◆ Description of the task:
Please answer from the court opinion below: what sum was placed in escrow in place of the attached property?

The opinion of the court was delivered by: Barry Ted Moskowitz, Chief Judge United States District Court


On September 21, 2012, Plaintiffs filed a motion for reconsideration of the Court's order adopting the Magistrate Judge's order vacating attachment, following the limited discovery permitted by the Court. For the reasons below, the Court DENIES the motion for reconsideration and DENIES Plaintiffs' request for a stay pending appeal.

I. Background

The Court presumes the Parties' familiarity with the facts and so will only touch upon them briefly here, with the exception of the present motion for reconsideration pending before the Court.

Plaintiffs Kite Shipping LLC ("Kite Shipping") and Cardinal Shipping Limited ("Cardinal") (collectively, "Plaintiffs") are in arbitration proceedings against San Juan Navigation Corporation ("SJN Corp.") in London. The action before this Court is an ancillary proceeding brought pursuant to Rule B of the Supplemental Rules for Admiralty or Maritime Claims and Asset Forfeiture Actions ("Rule B") to attach and garnish assets of SJN Corp. to help satisfy Plaintiffs' claims for damages awarded in arbitration. The attachment was originally for any and all of SJN's property located on the M/V Mandarin Fortune ("Mandarin Fortune"), a vessel owned by Mandarin Fortune Shipping PTE. LTD ("MFS") and charted by SJN Corp. The actual property attached was the fuel or "bunkers" on the vessel. The property attachment was later substituted by agreement of the Parties for $300,000 placed in escrow.

On December 9, 2011, MFS moved for an order to vacate the attachment (ECF No. 17), arguing that at the time of service of the writ of attachment, SJN was neither the owner nor possessor of the attached bunkers. Plaintiffs filed their opposition to the motion to vacate on January 6, 2012 (ECF No. 20), in which they contended for the first time that MFS and SJN are alter egos.

During the subsequent hearing on January 25, 2011, Magistrate Judge Gallo ordered additional briefing by MFS on the alter ego issue (see ECF No. 38 at 46-47, & ECF No. 39). In the brief (ECF No. 48), MFS stated that the only connection between SJN and MFS was the charter party for the Mandarin Fortune, which was done at arm's length. According to MFS, the documents offered by Plaintiffs in support of their alter ego theory actually related to a former joint venture between Dasin Holdings Pte. Ltd. ("Dasin Holdings") and SJN, which was a company called San Juan Navigation (Singapore) Pte. Ltd. ("SJN (Singapore)"). Dasin Holdings is the parent company of MFS and a company called Dasin Shipping Pte. Ltd. ("Dasin Shipping") (collectively, the "Dasin companies"). MFS argued that the interrelationship among the three Dasin companies is irrelevant since none of them are defendants in this case; the only question is whether SJN and MFS are alter egos. Furthermore, according to MFS, the interrelationship among the three companies is in any event not indicative of an alter ego relationship, as "it is common for one entity to own a vessel, another entity to manage the vessel, and such managing entity to be held by a larger holding entity" for tax reasons (ECF No. 48 at 2, 4).

◆ Information supplied:
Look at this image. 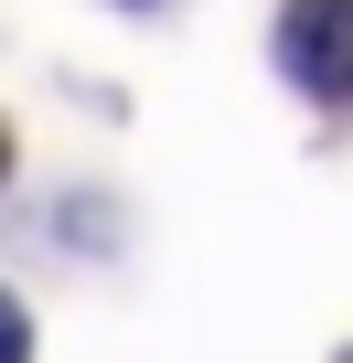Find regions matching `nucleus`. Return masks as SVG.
<instances>
[{"label": "nucleus", "instance_id": "1", "mask_svg": "<svg viewBox=\"0 0 353 363\" xmlns=\"http://www.w3.org/2000/svg\"><path fill=\"white\" fill-rule=\"evenodd\" d=\"M278 54H289V75L310 96H353V0H300Z\"/></svg>", "mask_w": 353, "mask_h": 363}]
</instances>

◆ Written solution:
$300,000